Use of Protest Petitions in North Carolina
Even though the protest petition has a long history in zoning, it is not frequently a factor in North Carolina rezonings. In a 2006 School of Government survey two-thirds of the responding cities reported that no protest petitions had been filed in the previous year. David W. Owens, Zoning Amendments in North Carolina (2008). However, protests were much more common in those cities with large populations—50% of the cities with populations between 10,000 and 25,000 reported having received a protest petition and 71% of the cities with populations over 25,000 had received one or more protest petitions in the past year.
Responding municipalities reported a total of 181 protest petitions filed in the previous year. Of these, 134 were determined to be adequate, thereby requiring a supermajority vote for adoption of the rezoning. These same municipalities reported consideration of 2,167 rezoning petitions in the previous year. Thus only 6% of the municipal rezoning petitions had a sufficient protest to subject the proposed rezoning to the supermajority vote requirement.
Even when a valid protest petition is filed, it rarely has a direct effect on the outcome of the proposed rezoning. Survey respondents reported 43% of the protested rezonings did not receive a simple majority vote in favor and thus would have failed even if no protest petition had been filed. 52% were adopted by a majority of three-fourths or more, thus passing despite the protest petition. Only 5% of the rezonings subject to a valid protest petition received a majority favorable vote but less than a three-fourths majority, thus failing to be adopted as a direct result of the protest petition.
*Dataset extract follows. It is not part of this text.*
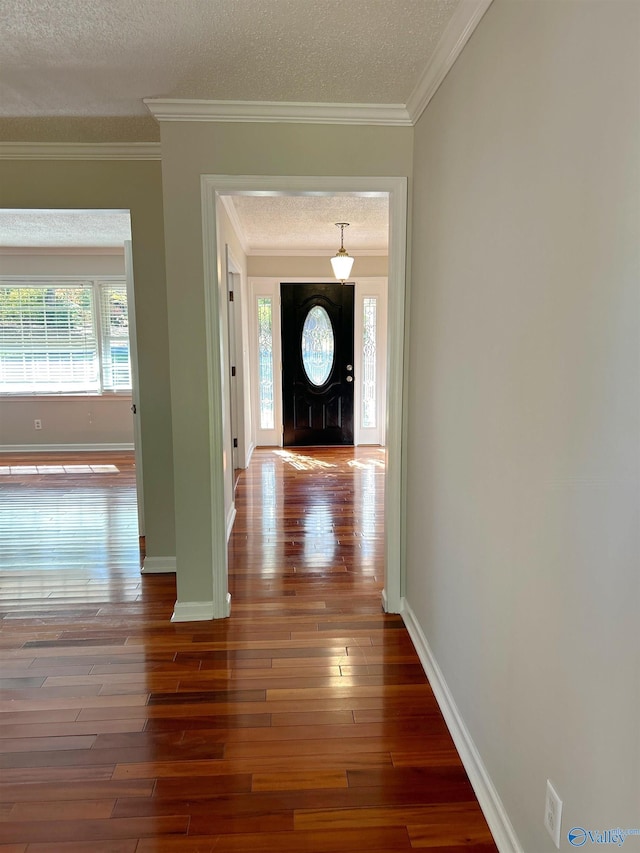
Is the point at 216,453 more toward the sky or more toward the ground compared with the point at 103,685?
more toward the sky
The informal impacts of a protest petition are typically more substantial than its formal impact. The 52% approval rate for projects subject to a protest petition was considerably lower than the overall 76% approval rate for rezoning petitions. This lower approval rate indicates that the depth of opposition reflected by a protest petition can convince a majority of the city council to oppose a rezoning. In addition, an actual or threatened protest petition encourages the landowner, the neighbors, and the city to negotiate prior to a vote on the rezoning. This often leads to project revisions (and sometimes withdrawal of the protest) that influence the final vote of the city council.
Unlike the 2005 amendments to the zoning statutes, or the 2013 amendments to the board of adjustment statutes described in an earlier post, both of which underwent months of discussion, the proposal to repeal the protest petition statute emerged in the final days of the legislative session. It was reportedly incorporated into the House’s broader regulatory reform bill (S. 112) at the request of members of the development community frustrated by neighborhood protests of rezoning proposals. (See comments on the proposal from municipal officials and developers reported by the Charlotte Observer here.)
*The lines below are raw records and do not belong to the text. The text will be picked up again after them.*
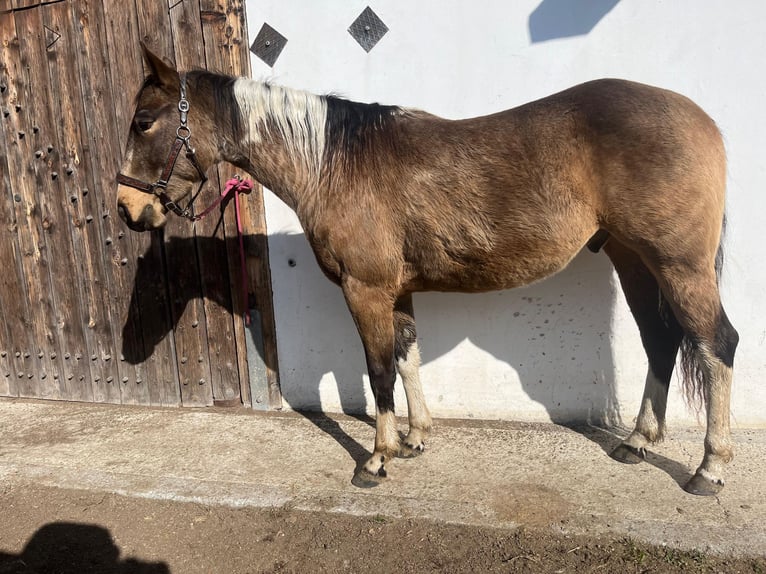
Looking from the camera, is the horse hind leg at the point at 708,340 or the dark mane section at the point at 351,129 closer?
the horse hind leg at the point at 708,340

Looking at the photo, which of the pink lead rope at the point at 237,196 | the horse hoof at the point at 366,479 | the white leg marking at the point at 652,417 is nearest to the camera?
the horse hoof at the point at 366,479

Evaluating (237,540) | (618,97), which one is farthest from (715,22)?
(237,540)

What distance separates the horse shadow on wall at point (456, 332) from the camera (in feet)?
10.00

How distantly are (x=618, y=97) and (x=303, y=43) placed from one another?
1924 mm

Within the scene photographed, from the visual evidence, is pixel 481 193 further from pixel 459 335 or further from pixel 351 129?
pixel 459 335

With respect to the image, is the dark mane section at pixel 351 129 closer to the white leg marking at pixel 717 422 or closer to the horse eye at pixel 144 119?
the horse eye at pixel 144 119

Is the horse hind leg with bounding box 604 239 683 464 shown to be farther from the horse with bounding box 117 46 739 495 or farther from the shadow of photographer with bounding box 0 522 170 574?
the shadow of photographer with bounding box 0 522 170 574

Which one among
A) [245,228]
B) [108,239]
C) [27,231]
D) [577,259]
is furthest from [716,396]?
[27,231]

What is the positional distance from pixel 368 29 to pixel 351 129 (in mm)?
914

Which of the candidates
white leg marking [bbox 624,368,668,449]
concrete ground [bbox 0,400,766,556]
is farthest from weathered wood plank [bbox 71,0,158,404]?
white leg marking [bbox 624,368,668,449]

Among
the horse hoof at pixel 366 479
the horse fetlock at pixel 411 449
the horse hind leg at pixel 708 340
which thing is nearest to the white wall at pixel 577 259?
the horse fetlock at pixel 411 449

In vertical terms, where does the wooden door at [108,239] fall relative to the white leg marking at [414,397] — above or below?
above

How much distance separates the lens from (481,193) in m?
2.31

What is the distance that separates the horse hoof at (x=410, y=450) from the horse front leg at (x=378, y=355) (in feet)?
0.45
When the protest petition repeal was taken up on the House floor, an amendment was proposed to delete the repeal from the regulatory reform bill. That motion failed by a 35-76 vote. However, while the Senate incorporated most of the other new provisions of the House bill in its version of the regulatory reform bill (H. 74), the protest petition repeal was not included.
Negotiations in the coming week will determine the fate of the zoning protest petition. Will it go or stay? We’ll know the answer soon.
UPDATE (August 2013): The protest petition stays for now. The conference committee report on H. 74 deleted the proposed repeal of the protest petition. So the final version, adopted as S.L. 2013-413, does not address the protest petition.